What role do volunteers play in your organization, and how can people get involved?

Fenolio: We are an all volunteer organization. Our team is primarily made up of rescue friends who share the same passion to be a voice for the abandoned dogs in our community.

We can always use transport help and are looking to expand our dog testing team.

Can you share some success stories of dogs who were once in your care and have now found loving forever homes?

Fenolio: Being the conduit group, we are one step removed from the final placement, but we have placed over 2,100 dog to rescue in the last 9 years and we love to get updates from the rescue or the adopters.
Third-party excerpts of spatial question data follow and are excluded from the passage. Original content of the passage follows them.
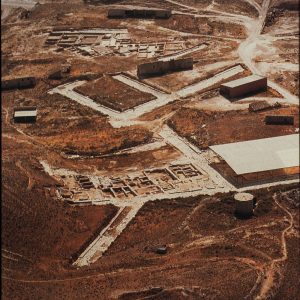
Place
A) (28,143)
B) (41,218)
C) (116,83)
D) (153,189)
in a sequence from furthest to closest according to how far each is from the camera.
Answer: (116,83), (28,143), (153,189), (41,218)

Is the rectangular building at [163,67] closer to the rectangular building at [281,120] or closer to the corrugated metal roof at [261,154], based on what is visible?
the rectangular building at [281,120]

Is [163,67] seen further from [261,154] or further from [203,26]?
[261,154]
Many of the stories that really touch our hearts are for the dogs that were terrified or shut down and needed something extra to find the right placement and the right home. 2 years ago, we had 5 dogs come from the same home after a carbon monoxide tragedy. Snow was the mamma dog and it took 11 days to even get near her. She went to an amazing foster home that was willing to let her decompress and built trust; she never left! She now has another companion dog in her life and is thriving.

Early on, our friend Peter, who runs a dog rescue, took a dog named Bubkins and he became Peter's personal dog so we have been able to follow his story fo many years and be reminded of the long term impact of our program.

How does your organization collaborate with other rescues, shelters, or animal welfare organizations?

Fenolio: As a networking/transfer group, we provide a link between stray dogs in need and licensed rescue organizations. We provide temperament evaluations, photos and videos to the rescues so that they don't need to assess the dogs on their own.

Our community of followers often pledges sponsorship to the rescues that can welcome one of our dogs in need into their program, so we are an informal fundraising source as well.

What initiatives or programs does your rescue have in place to promote responsible pet ownership and prevent pet homelessness?

Fenolio: In our networking role, we have created content on our Facebook page related to lost and found pet best practices and the importance of proper identification, including microchipping your pets.

Looking ahead, what are your organization's goals and aspirations for the future?

Fenolio: We feel that the current challenges in animal rescue will be with us for a while. Our focus will be on how we can help our rescue partners and on encouraging the community to explore fostering.